What is being asked: Copy the passage of the album text starting at "Other songs on" and ending at "expression and solace.", changing "acoustic guitar" to "electric guitar".

Text:
“Tell me what you want from me. I think you need a weaker girl, kinda like the girl I used to be,” sings Banks on “Weaker Girl,” with a voice that is both reflective and self-assured. The song is from The Altar, Banks’ new album due September 30th on Harvest Records, and embodies a new kind of strength for the artist--not one that she didn’t have before, but that she’s now embracing in full.

When Banks broke out with 2014’s Goddess, she became the world’s most blogged about artist, with a voice compared to the likes of Fiona Apple, Erykah Badu and Lauryn Hill, and a sound that took alt-pop and R&B to electrifying new places. With every song written and controlled creatively by Banks, The Altar pushes those edges even further, and pulls no punches. It’s an inspiring confrontation of complicated love, pain, and self-doubt.

The album opens with Banks alone on piano, her voice distant and reverberant. “And to think you would get me to the altar,” she sings on “Gemini Feed.” “Like I’d follow you around like a dog that needs water. But admit it you just wanted me smaller, if you woulda let me grow you coulda kept my love.” And then grow she does--the song swells with core-shaking beats, and her stirring voice turns resolute: “Open up your eyes.”

Nowhere is Banks’ fearless self-confrontation more evident than in “Fuck With Myself,” which Zane Lowe premiered in July as a Beats 1 “World Record.” “I fuck with myself more than anybody else,” sings Banks, cutting through propulsive beats and ominous grooves. In the powerful, jarring video she dances and struggles with contortionists wearing her image. “In the video I'm looking in a mirror, because it's like looking at myself with open eyes. My hair is not in my face anymore. I feel less scared to be seen.”

On the haunting, slow-burning “Mind Games,” she challenges us to do just that: “Do I ever have to notice? I’ve been standing here and I don't know why. Did you ever even see me try? Do you see me now? Do you see me now? Do you see me now?”

Other songs on the album like “Mother Earth” are fearless in their vulnerability--led by strings and acoustic guitar, Banks sings “Follow me to my bed, cause every time you fall I'll be holding your head up. And when will you get tired of feeling bad? And every time you fall, follow me.”

The album, which features collaborations with producers and writers including Tim Anderson, SOHN, DJ Dahi, and Jenna Andrews, was driven by Banks’ deep, insistent need for raw expression and solace.

[Stored items]

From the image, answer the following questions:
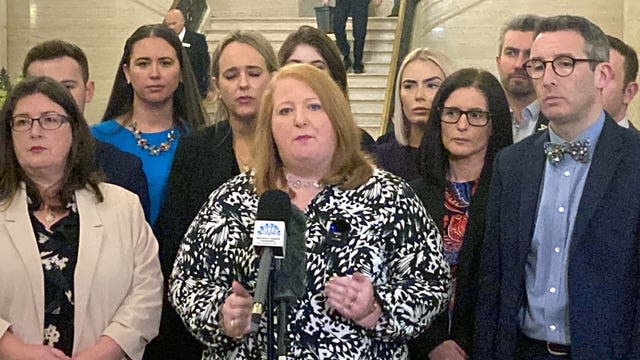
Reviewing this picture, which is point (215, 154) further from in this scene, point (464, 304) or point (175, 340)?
point (464, 304)

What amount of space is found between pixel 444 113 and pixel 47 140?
152 centimetres

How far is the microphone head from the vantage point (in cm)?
260

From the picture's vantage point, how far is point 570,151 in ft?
11.2

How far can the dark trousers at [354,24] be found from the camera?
523 inches

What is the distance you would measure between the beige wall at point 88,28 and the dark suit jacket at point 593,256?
919cm

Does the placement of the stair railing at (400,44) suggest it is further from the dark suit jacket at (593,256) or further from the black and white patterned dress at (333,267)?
the black and white patterned dress at (333,267)

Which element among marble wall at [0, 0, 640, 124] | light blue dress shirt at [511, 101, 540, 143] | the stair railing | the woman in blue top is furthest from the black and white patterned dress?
marble wall at [0, 0, 640, 124]

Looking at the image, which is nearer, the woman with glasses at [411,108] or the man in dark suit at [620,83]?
the woman with glasses at [411,108]

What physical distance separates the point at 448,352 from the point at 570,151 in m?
0.93

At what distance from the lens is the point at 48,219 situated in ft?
12.0

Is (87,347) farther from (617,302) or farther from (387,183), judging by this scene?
(617,302)

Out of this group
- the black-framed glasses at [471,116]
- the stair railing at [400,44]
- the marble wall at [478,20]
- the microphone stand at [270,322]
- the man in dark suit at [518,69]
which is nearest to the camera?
the microphone stand at [270,322]

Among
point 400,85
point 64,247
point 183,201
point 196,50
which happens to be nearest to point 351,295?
point 64,247

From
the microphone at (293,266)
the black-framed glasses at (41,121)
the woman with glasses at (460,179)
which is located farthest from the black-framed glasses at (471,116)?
the black-framed glasses at (41,121)
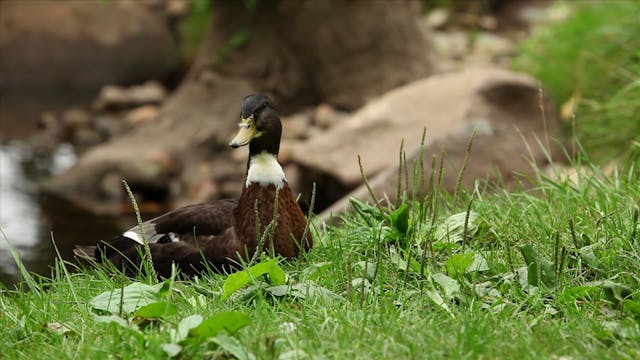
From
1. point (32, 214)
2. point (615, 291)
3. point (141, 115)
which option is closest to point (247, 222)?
point (615, 291)

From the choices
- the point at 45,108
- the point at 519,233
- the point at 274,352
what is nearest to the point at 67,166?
the point at 45,108

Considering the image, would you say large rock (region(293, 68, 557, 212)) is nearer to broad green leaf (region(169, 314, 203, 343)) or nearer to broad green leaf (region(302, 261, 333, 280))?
broad green leaf (region(302, 261, 333, 280))

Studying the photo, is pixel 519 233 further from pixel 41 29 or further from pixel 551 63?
pixel 41 29

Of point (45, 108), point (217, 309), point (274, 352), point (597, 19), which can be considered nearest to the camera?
point (274, 352)

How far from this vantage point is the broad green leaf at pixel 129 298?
10.3 feet

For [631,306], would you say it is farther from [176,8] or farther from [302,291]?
[176,8]

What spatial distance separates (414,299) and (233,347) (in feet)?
2.25

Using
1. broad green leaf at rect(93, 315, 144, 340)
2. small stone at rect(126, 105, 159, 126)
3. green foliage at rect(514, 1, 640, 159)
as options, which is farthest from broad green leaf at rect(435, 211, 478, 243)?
small stone at rect(126, 105, 159, 126)

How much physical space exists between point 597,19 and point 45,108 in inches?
251

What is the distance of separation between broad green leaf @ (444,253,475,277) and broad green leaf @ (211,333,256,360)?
820 millimetres

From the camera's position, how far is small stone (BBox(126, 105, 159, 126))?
10938 mm

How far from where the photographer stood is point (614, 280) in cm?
333

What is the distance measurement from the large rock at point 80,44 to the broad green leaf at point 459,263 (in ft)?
31.1

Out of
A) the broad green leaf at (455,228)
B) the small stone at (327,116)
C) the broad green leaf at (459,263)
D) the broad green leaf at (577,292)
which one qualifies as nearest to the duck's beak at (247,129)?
the broad green leaf at (455,228)
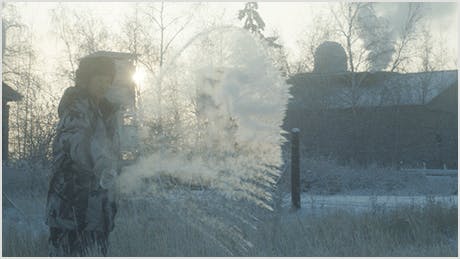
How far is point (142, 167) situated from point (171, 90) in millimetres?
940

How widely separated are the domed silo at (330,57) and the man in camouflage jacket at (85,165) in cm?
2501

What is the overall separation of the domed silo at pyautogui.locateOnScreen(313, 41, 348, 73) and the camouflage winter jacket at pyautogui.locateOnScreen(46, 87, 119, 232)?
2510 centimetres

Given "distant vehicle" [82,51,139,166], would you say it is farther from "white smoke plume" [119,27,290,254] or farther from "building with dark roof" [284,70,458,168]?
"building with dark roof" [284,70,458,168]

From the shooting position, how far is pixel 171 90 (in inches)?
248

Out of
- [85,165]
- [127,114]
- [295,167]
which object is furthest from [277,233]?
[295,167]

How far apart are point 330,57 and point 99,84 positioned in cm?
2646

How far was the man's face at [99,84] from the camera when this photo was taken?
4609 mm

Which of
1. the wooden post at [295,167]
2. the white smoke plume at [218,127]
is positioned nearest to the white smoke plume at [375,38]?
the wooden post at [295,167]

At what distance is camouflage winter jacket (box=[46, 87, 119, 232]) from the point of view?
14.6 ft

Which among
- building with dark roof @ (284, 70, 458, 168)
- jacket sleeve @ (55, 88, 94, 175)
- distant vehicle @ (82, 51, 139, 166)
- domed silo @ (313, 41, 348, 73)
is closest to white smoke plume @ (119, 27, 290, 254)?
distant vehicle @ (82, 51, 139, 166)

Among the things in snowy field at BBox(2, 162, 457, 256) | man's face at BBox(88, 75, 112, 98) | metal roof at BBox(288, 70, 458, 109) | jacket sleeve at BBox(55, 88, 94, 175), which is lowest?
snowy field at BBox(2, 162, 457, 256)

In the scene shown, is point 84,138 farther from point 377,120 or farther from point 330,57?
point 330,57

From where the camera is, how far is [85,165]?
4.49 metres

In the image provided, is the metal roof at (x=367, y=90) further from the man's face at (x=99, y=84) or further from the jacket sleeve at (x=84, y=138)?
the jacket sleeve at (x=84, y=138)
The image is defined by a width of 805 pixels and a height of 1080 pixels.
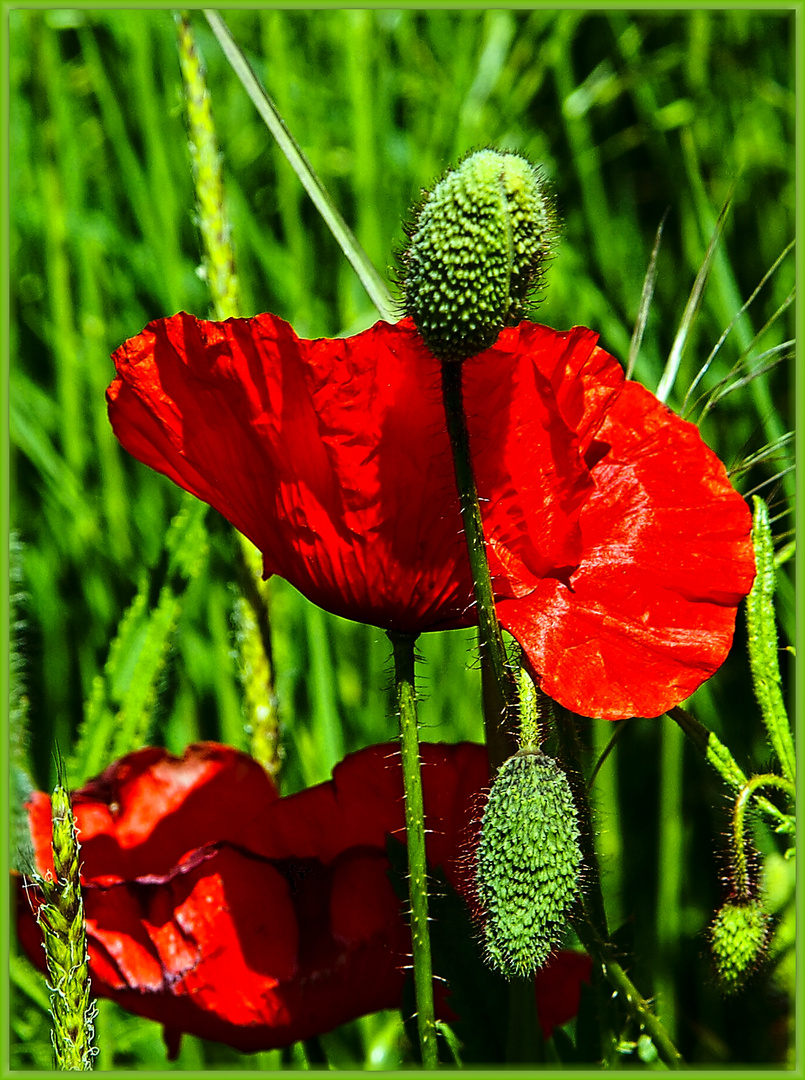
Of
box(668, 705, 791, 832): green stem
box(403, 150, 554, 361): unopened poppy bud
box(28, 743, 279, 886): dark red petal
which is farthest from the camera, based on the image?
box(28, 743, 279, 886): dark red petal

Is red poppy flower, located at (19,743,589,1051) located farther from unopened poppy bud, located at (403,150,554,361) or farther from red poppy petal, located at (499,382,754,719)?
unopened poppy bud, located at (403,150,554,361)

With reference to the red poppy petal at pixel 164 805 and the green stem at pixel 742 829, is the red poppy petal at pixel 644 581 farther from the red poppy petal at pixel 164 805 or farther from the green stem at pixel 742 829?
the red poppy petal at pixel 164 805

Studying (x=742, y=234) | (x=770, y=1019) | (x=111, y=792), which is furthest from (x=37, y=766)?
(x=742, y=234)

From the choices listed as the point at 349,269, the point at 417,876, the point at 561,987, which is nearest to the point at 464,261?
the point at 417,876

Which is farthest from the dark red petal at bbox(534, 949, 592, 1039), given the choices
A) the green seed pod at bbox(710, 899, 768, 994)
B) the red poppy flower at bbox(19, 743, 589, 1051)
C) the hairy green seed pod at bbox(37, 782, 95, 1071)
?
the hairy green seed pod at bbox(37, 782, 95, 1071)

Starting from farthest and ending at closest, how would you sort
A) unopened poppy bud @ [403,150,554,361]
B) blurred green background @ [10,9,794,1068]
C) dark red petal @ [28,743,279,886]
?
blurred green background @ [10,9,794,1068], dark red petal @ [28,743,279,886], unopened poppy bud @ [403,150,554,361]

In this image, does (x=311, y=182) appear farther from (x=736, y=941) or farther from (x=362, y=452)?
(x=736, y=941)

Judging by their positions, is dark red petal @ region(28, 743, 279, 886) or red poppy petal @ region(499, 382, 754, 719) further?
dark red petal @ region(28, 743, 279, 886)
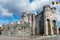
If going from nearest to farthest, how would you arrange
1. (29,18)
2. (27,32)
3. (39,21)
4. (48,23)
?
(27,32) < (48,23) < (39,21) < (29,18)

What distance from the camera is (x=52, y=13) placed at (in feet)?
188

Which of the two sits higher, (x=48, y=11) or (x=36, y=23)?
(x=48, y=11)

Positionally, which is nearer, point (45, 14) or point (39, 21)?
point (45, 14)

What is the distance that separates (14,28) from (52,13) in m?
26.3

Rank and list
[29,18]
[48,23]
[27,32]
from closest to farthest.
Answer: [27,32], [48,23], [29,18]

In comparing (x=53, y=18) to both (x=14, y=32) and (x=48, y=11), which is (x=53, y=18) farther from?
(x=14, y=32)

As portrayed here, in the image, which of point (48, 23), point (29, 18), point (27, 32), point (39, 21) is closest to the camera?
point (27, 32)

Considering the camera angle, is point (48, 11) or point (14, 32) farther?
point (48, 11)

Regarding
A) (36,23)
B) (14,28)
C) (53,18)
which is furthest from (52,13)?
(14,28)

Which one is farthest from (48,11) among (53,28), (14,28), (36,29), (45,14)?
(14,28)

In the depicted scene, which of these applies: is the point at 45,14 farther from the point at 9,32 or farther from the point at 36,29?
the point at 9,32

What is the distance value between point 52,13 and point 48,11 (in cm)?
221

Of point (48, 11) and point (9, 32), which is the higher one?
point (48, 11)

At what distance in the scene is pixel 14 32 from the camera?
33.3 metres
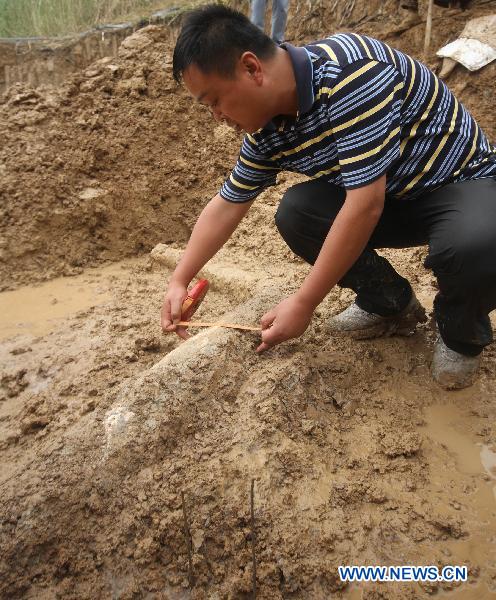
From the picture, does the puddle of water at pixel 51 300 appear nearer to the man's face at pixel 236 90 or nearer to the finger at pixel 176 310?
the finger at pixel 176 310

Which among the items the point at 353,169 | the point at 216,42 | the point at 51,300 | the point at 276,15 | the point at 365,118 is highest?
the point at 216,42

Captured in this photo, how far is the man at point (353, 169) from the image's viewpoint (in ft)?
4.40

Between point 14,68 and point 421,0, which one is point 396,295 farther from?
point 14,68

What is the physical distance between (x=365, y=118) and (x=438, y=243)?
462mm

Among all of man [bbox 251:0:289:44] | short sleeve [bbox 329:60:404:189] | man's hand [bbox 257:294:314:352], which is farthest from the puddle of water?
man [bbox 251:0:289:44]

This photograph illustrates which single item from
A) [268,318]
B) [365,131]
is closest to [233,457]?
[268,318]

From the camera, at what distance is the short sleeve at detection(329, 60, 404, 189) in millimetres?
1327

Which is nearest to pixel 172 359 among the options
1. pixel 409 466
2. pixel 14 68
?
pixel 409 466

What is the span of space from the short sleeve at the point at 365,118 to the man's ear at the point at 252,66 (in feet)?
0.66

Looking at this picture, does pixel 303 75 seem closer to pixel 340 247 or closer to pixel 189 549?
pixel 340 247

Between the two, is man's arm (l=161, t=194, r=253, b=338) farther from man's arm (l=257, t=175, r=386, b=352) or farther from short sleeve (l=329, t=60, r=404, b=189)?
short sleeve (l=329, t=60, r=404, b=189)

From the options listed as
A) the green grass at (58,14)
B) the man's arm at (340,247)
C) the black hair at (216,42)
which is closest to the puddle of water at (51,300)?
the man's arm at (340,247)

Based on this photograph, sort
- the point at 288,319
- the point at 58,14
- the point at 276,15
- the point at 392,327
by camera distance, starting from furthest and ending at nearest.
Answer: the point at 58,14 → the point at 276,15 → the point at 392,327 → the point at 288,319

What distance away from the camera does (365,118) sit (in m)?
1.33
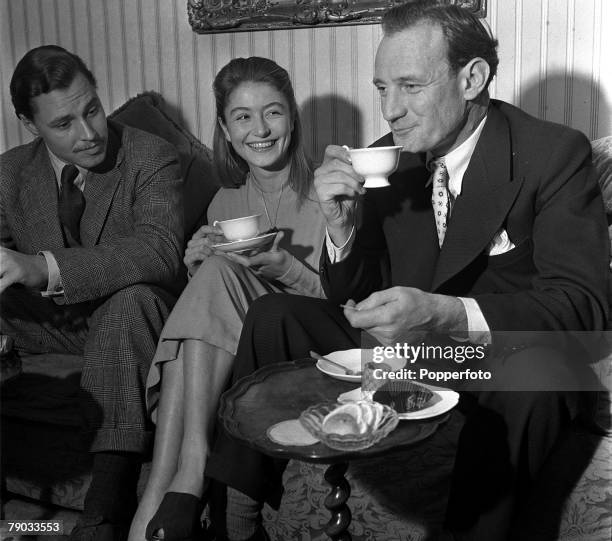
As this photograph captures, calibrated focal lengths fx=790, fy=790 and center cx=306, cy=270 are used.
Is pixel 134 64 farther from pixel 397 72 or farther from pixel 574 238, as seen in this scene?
pixel 574 238

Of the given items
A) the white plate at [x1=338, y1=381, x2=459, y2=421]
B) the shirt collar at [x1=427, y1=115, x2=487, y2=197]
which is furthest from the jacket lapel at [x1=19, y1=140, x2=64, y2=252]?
the white plate at [x1=338, y1=381, x2=459, y2=421]

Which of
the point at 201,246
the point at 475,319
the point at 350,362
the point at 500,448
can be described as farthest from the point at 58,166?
the point at 500,448

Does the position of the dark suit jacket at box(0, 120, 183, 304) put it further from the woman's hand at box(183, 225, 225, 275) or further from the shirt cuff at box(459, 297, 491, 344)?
the shirt cuff at box(459, 297, 491, 344)

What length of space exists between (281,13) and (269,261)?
117cm

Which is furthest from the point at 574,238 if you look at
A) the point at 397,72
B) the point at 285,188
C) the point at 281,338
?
the point at 285,188

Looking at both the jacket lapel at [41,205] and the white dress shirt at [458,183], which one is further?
the jacket lapel at [41,205]

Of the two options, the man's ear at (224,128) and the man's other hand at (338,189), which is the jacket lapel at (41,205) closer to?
the man's ear at (224,128)

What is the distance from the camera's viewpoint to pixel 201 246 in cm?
216

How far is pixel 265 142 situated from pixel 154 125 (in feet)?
2.31

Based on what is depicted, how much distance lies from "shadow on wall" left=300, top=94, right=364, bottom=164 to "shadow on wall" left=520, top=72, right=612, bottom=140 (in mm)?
594

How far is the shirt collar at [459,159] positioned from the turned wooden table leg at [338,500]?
756 mm

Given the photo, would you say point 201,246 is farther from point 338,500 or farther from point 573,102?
point 573,102

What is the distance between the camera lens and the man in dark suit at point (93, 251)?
1.93 m

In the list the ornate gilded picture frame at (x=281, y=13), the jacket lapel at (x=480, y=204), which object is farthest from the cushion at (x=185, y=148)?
the jacket lapel at (x=480, y=204)
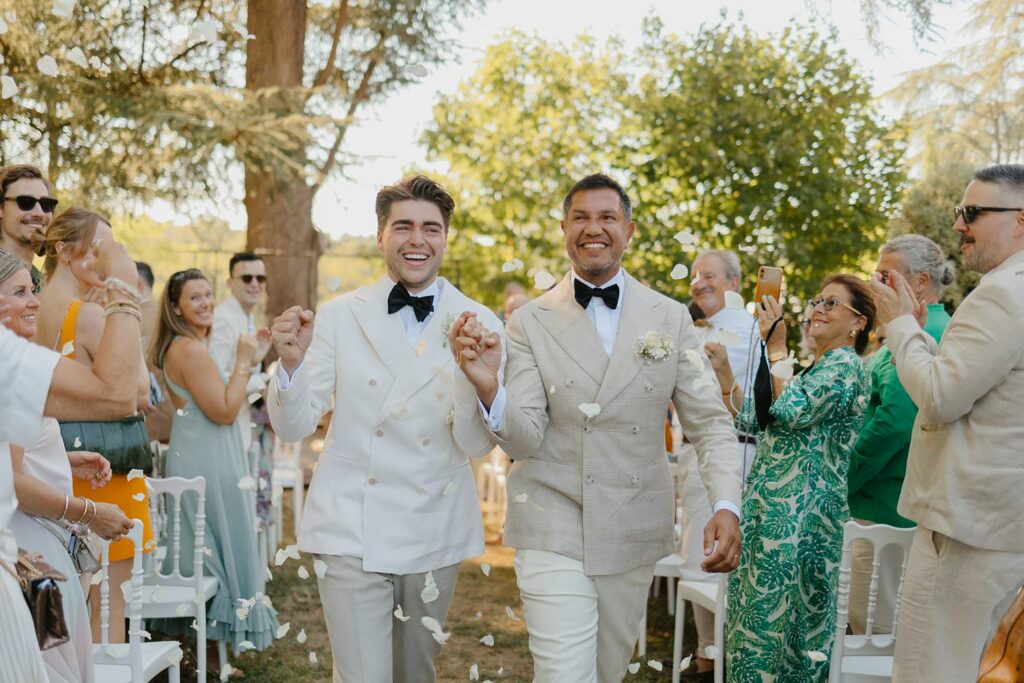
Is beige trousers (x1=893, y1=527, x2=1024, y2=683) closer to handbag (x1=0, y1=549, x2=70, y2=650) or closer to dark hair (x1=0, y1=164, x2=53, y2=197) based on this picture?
handbag (x1=0, y1=549, x2=70, y2=650)

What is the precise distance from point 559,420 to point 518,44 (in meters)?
14.5

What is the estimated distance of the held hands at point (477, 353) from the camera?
120 inches

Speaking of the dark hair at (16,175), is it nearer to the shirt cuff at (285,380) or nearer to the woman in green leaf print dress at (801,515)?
the shirt cuff at (285,380)

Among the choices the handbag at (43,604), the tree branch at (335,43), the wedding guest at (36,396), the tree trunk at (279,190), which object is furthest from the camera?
the tree branch at (335,43)

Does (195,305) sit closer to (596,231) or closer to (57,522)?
(57,522)

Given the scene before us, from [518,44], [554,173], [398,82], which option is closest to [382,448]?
[398,82]

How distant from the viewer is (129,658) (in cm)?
379

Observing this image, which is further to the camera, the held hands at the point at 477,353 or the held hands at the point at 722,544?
the held hands at the point at 722,544

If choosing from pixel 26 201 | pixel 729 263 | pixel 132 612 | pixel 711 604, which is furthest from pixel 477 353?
pixel 729 263

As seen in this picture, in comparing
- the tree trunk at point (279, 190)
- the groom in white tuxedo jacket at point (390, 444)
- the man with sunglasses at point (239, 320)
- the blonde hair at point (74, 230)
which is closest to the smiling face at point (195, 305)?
the man with sunglasses at point (239, 320)

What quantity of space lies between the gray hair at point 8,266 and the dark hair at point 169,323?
2.74 meters

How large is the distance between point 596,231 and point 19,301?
1823mm

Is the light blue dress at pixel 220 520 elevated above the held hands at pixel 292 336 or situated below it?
below

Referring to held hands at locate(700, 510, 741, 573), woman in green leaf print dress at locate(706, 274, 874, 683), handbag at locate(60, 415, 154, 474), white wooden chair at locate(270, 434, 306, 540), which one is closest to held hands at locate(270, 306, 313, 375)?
held hands at locate(700, 510, 741, 573)
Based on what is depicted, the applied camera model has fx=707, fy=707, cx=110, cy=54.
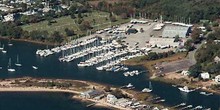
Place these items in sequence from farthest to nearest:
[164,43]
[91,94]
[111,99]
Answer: [164,43] < [91,94] < [111,99]

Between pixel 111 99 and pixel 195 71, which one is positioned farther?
pixel 195 71

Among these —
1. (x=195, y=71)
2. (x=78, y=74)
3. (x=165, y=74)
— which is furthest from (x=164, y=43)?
(x=78, y=74)

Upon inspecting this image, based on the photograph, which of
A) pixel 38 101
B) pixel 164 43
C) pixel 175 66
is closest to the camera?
pixel 38 101

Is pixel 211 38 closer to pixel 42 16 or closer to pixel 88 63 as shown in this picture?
pixel 88 63

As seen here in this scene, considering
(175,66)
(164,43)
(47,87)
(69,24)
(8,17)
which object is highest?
(8,17)

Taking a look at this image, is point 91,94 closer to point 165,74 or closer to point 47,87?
point 47,87

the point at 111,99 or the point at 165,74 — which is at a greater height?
the point at 165,74
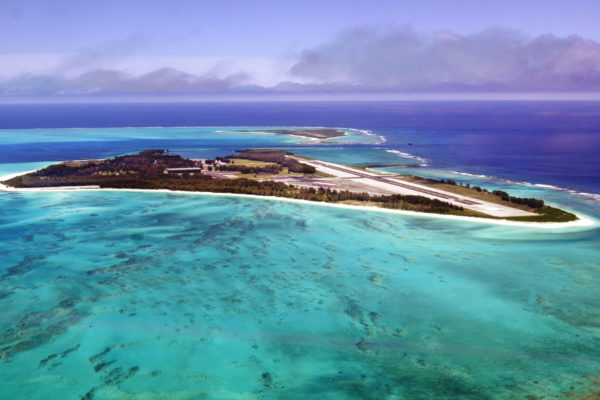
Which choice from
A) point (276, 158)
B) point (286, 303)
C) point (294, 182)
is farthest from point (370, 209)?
point (276, 158)

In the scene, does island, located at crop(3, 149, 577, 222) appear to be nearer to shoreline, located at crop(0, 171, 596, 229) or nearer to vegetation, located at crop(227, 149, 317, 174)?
vegetation, located at crop(227, 149, 317, 174)

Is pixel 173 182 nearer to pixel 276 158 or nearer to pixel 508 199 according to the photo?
pixel 276 158

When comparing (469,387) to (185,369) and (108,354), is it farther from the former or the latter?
(108,354)

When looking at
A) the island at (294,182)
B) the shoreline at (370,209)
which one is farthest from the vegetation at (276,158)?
the shoreline at (370,209)

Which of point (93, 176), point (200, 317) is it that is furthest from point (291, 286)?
point (93, 176)

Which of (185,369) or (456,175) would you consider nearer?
(185,369)

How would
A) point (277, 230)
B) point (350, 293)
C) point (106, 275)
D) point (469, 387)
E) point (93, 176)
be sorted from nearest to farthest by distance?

Response for this exercise:
Other songs on the album like “Mother Earth” are fearless in their vulnerability--led by strings and electric guitar, Banks sings “Follow me to my bed, cause every time you fall I'll be holding your head up. And when will you get tired of feeling bad? And every time you fall, follow me.”

The album, which features collaborations with producers and writers including Tim Anderson, SOHN, DJ Dahi, and Jenna Andrews, was driven by Banks’ deep, insistent need for raw expression and solace.